Turkey north Syria 'safe zone' is actually not safe at all: HRW

Turkey north Syria 'safe zone' is actually not safe at all: HRW
Human Rights Watch slammed Turkey for various rights abuses in the Turkish-controlled "safe zone" in northern Syria.
2 min read
27 November, 2019
A Turkish soldier stands near his armoured vehicle on a highway in northern Syria [AFP/Getty]

Human Rights Watch on Wednesday denounced abuses including executions and home confiscations in a Turkish-controlled swathe of northern Syria, where Ankara says it wants to resettle Syrian refugees.

Turkey last month established what it has dubbed a "safe zone" in a 120-kilometre (70-mile)-long strip of land it seized from Syrian Kurdish fighters along its southern border.

The New York-based watchdog urged Turkey and its Syrian proxies to investigate "human rights abuses, in many cases potential war crimes," in the area running 30 kilometres (18 miles) deep into Syrian territory.

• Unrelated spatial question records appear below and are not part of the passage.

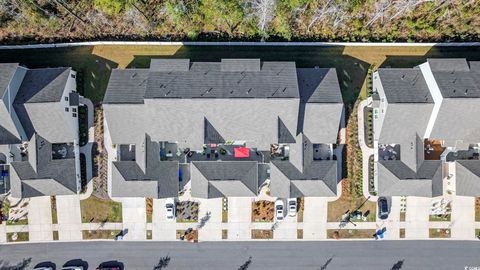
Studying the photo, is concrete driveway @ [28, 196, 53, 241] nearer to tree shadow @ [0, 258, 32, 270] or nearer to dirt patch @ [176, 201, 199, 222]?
tree shadow @ [0, 258, 32, 270]

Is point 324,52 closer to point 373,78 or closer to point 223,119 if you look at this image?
point 373,78

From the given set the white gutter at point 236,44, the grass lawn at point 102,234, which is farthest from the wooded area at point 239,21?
the grass lawn at point 102,234

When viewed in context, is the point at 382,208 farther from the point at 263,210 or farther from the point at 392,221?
the point at 263,210

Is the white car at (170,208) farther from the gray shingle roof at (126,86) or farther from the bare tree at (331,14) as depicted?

"Executing individuals, pillaging property and blocking displaced people from returning to their homes is damning evidence of why Turkey's proposed 'safe zones' will not be safe," said Sarah Leah Whitson, Middle East director at HRW.

Ankara claims it wants to resettle some of the 3.6 million Syrian refugees it hosts on Turkish soil in the area grabbed through a deadly offensive and subsequent deals.

"Contrary to Turkey's narrative that their operation will establish a safe zone, the groups they are using to administer the territory are themselves committing abuses against civilians and discriminating on ethnic grounds," Whitson said.

The group also said that Turkey-backed fighters had failed to account for aid workers who disappeared while working in the "safe zone".

Turkey's October 9 invasion was the latest in a series of military operations on Syrian soil against Kurdish fighters it views as "terrorists".

The operation displaced tens of thousands and left dozens of civilians dead, and forced Kurdish forces to retreat from some key towns.

Another Turkey-led offensive early last year saw pro-Ankara fighters take the northwestern region of Afrin from Kurdish combatants, with rights groups also reporting similar abuses
in that region.

Read more: A chronicle of deaths foretold in Syria

Turkish state media on Friday said around 70 Syrians, including women and children, crossed the border to the Syrian town of Ras al-Ayn in the first of such returns.

But analysts have cast doubt on President Recep Tayyip Erdogan's claims that Turkey can repatriate up to two million Syrians to the "safe zone".